Text excerpt:
"""
Ali had split with the business syndicate that handled his early affairs after joining the Nation.  His manager became Herbert Muhammad.  Hauser estimates Ali’s career earnings to 1979 to be “tens of millions of dollars.”  The three Frazier fights alone brought Ali $11m; the 1976 Norton fight grossed him $6m; his purse for the Foreman fight was $5.45m; he earned $6.75m for the two Spinks fights.  His lesser-paid fights were typically worth $2m each to Ali.  Yet, on his retirement, Ali was not wealthy.  His wife had an extravagant lifestyle and his business investments were poorly judged.  He also gave generously to the Nation of Islam and to various causes.

Within 15 months of his announced retirement, Ali returned to the ring, his principal motivation, apparently being money, though Ali himself reckoned it was the prospect of winning the world title for a record fourth time that drove him.  While public sentiment seemed against a comeback at 38 against a peak-form Larry Holmes, who was employed as Ali’s sparring partner between 1973-75, boxoffice interest was strong enough to justify paying Ali $8m.  Holmes, as champion, received less than $3m.  It was the first fight in which Ali failed to last the full distance and seemed an inglorious, if lucrative end, to a grand career.
"""
Stored data:
"""
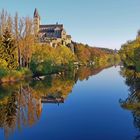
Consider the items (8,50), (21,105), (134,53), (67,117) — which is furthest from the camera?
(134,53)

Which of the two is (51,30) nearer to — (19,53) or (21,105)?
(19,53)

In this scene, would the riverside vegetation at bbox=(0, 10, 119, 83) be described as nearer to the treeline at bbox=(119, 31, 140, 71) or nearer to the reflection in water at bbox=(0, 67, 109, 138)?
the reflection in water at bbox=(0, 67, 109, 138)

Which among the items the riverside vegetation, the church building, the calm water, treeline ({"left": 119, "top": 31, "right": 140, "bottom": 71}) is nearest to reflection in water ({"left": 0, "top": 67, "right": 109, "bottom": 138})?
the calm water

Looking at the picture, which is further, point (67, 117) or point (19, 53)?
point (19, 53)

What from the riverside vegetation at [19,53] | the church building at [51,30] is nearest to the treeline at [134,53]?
"""
"""
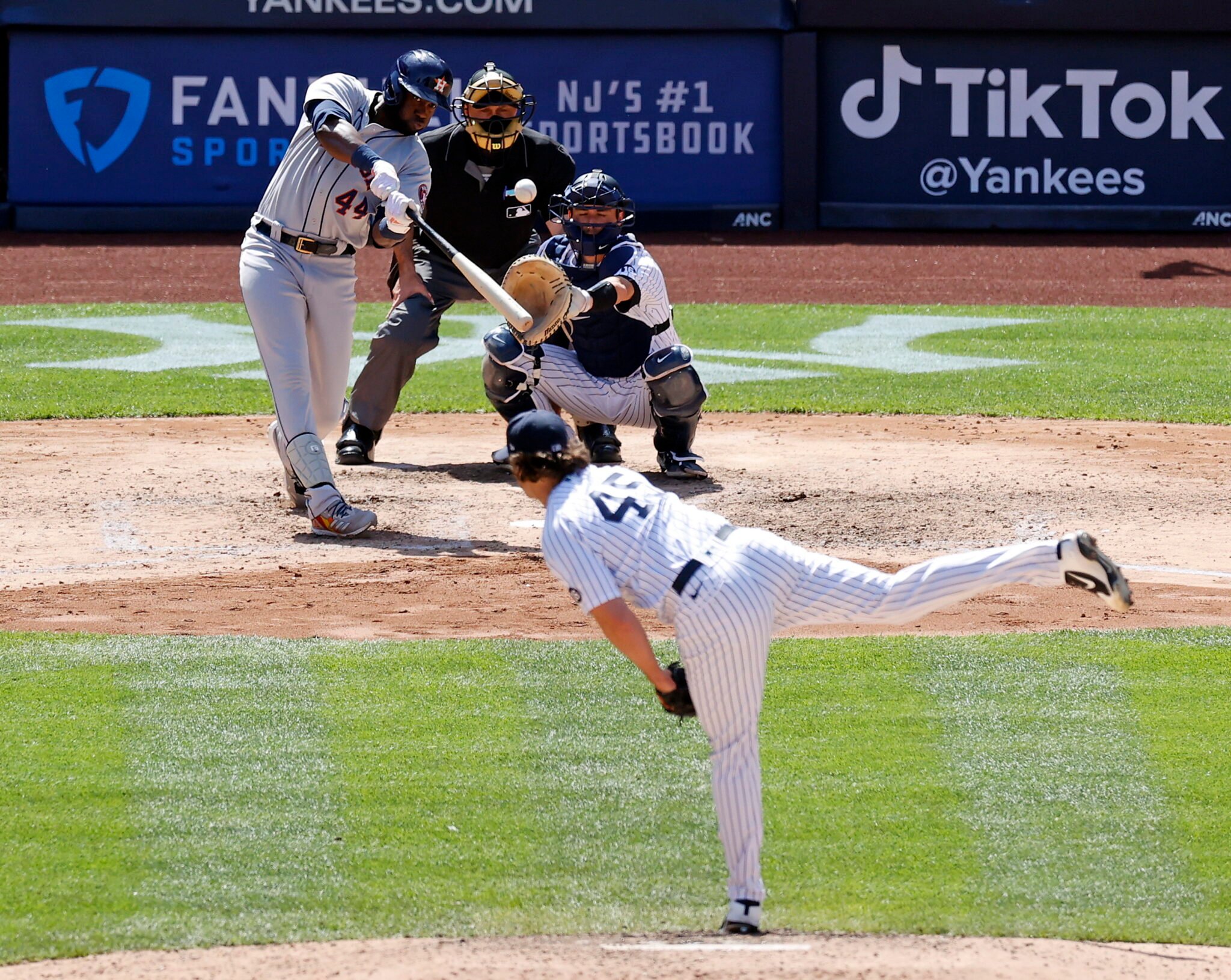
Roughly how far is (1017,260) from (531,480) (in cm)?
"""
What this task involves:
Carry on the passage above about Muhammad Ali's earnings and his return to the ring, picking up after its final sentence.

Answer space:
Ali’s ill-fated business ventures took another bad turn when he became involved with Muhammad Ali Professional Sports, an organization headed by Harold Williams, which proved to be a fraudulent operation.  A return to the ring appeared impossible after medical tests revealed all manner of complication and Ali relinquished his boxing license to the Nevada State Athletic Commission.  But, this still left him free to box elsewhere in the world and, in December 1981, he fought once more in Nassau, the Bahamas.  It ended in another resounding defeat, this time by Trevor Berbick.  James Cornelius, who was a member of the Nation of Islam, promoted the fight.  As in the Holmes fight, there was plain evidence of Ali’s acute deterioration and, although he lasted the ten round distance, he spent much of the fight against the ropes soaking up punishment.  He was 39 and had fought 61 times, with a 56-5 record.

Further questionable business deals and an expensive divorce in 1986 followed.  In 1984, he disappointed his supporters when he nominally supported Ronald Reagan’s reelection bid.  He also endorsed George Bush in 1988.  The Republican Party’s policies, particularly in regard to affirmative action programs, were widely seen as detrimental to the interests of African Americans and Ali’s actions were, for many, tantamount to a betrayal.

Ali’s public appearances gave substance to stories of his ill health.  By 1987, he was the subject of much medical interest.  Slurred speech and uncoordinated bodily movements gave rise to several theories about his condition, which was ultimately revealed as Parkinson’s Syndrome.  His public appearances became rarer and he became Hauser’s “benign venerated figure.”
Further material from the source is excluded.